José: el Rey de los Sueños (2000), secuela directa en vídeo de El Príncipe de Egipto, condensa una de las historias más largas del Génesis — capítulos 37 a 50 — en una película de poco más de ochenta minutos. José es el hijo predilecto de su padre Jacob. Sueña que las gavillas se inclinan y las estrellas se humillan. Sus hermanos, celosos, lo arrojan a un pozo y lo venden a mercaderes ismaelitas. Se convierte en esclavo en la casa de Potifar en Egipto, es falsamente acusado, es encarcelado, interpreta sueños en prisión, es llamado al faraón, llega a ser segundo de Egipto y salva a la región de una hambruna.
Luego sus hermanos — sin reconocerlo — bajan a Egipto a comprar grano. José llora. Se revela. Los perdona. El último acto del filme, en animación, es aquello en lo que el Génesis se demora. La frase que José pronuncia al final de su vida es la frase para la que toda la película ha sido construida:
"Vosotros pensasteis mal contra mí, mas Dios lo encaminó a bien, para hacer lo que vemos hoy, para mantener en vida a mucho pueblo."
Una inversión en una frase
El versículo es una de las líneas más citadas de la Biblia hebrea, y una de las moralmente más precisas. No dice que el mal de los hermanos fuera, en secreto, bueno. Dice que ellos pensaron mal y que Dios pensó otra cosa. Pensar en hebreo es chashab — el verbo del tejer, del plan intencional. Los hermanos tejieron un patrón; Dios tejió otro a través. La tela en el telar parece la misma a quien ve caer los hilos. El dibujo solo se hace visible cuando ambos diseños se leen juntos.
El filme, en animación, puede mostrarlo. El pozo, el carro, la prisión, el trono, la hambruna, los hermanos a la puerta — todos están filmados como escenas separadas. Solo al final, con José llorando y hablando, las escenas se resuelven en una sola curva. El público ha estado mirando el mismo tejido por los dos lados.
Lo que el filme deja ver a José
La película no hace de José un santo que siempre entendió.
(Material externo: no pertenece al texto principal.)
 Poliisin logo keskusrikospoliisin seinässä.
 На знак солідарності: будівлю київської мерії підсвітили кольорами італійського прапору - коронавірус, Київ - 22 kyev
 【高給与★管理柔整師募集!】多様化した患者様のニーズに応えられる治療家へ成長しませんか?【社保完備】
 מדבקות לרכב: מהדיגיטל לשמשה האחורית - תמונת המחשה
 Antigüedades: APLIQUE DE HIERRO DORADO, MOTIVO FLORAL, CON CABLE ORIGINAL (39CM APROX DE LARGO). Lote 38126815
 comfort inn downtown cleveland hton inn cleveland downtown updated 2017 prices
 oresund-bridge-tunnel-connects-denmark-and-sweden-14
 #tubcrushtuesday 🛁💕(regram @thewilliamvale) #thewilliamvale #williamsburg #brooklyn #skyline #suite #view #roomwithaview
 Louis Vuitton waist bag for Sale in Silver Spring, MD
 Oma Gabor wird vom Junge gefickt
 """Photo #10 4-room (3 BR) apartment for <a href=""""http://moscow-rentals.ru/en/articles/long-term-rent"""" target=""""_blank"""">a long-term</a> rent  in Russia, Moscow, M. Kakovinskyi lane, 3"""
Pasa tiempo amargado en casa de Potifar. Canta sobre identidad perdida. Interpreta los sueños del copero y del panadero sin confianza de que alguien lo recuerde. La película guarda el versículo para el final porque es allí donde se lo gana. Dios lo encaminó a bien no es una frase que se pueda decir desde dentro del pozo. Es una frase que solo se puede decir después de haber sobrevivido a la hambruna.
Por eso el versículo está en el capítulo 50. José es ya un anciano, su padre ha muerto, y los hermanos temen que se vengue del pozo ahora que Jacob no está. El versículo es su respuesta a su miedo. Pensasteis mal contra mí; Dios lo encaminó a bien. La animación entrega este momento a un largo primer plano con lágrimas. Es el plano fijo más largo del filme.
Lo que el versículo no dice
El versículo no dice que el mal de los hermanos fuera pequeño. No dice que el dolor de José en el pozo, en casa de Potifar, en la cárcel fuera menor. Nombra al mal como lo que fue. La inversión no está en el pasado — lo que hicieron sigue siendo lo que hicieron — sino en el uso que se le dio. Para mantener en vida a mucho pueblo, dice el versículo. Los graneros que José construyó preservaron a Egipto y Canaán del hambre. Los hermanos, Judá incluido, viven porque un hermano arrojado al mismo tipo de pozo que ellos usaron los perdonó.
El filme honra la asimetría moral. José llora. Besa a Benjamín. Invita a la familia a bajar. Pero nunca dice no fue nada. El versículo tampoco.
Lo que hacen las canciones
La banda sonora del filme, de John Bucchino, contiene la canción You Know Better Than I, que José canta en la cárcel. La canción es el versículo-en-proceso. Creí estar haciendo lo correcto, creí tener las respuestas… Tú lo sabes mejor que yo. Es el versículo dicho por un hombre que aún no ha visto el tejido por el otro lado, pero está dispuesto a suponer que hay otro lado.
Por eso la película, aun siendo una animación infantil, se siente teológicamente más madura que la mayoría de adaptaciones en imagen real. Filma la espera. No salta a la inversión.
Los cuarenta segundos
Lea Génesis 50:20 una vez. Vosotros pensasteis mal contra mí, mas Dios lo encaminó a bien, para hacer lo que vemos hoy, para mantener en vida a mucho pueblo. Cuarenta segundos. En ese tiempo, todo el arco de la vida de José — pozo, esclavitud, cárcel, trono, reencuentro — cabe allí. La animación del filme es el lado visible del tejido. El versículo es el dibujo.
El pozo es el espectáculo. La inversión es el versículo. Encaminó a bien es la línea que hace posible el perdón sin mentir.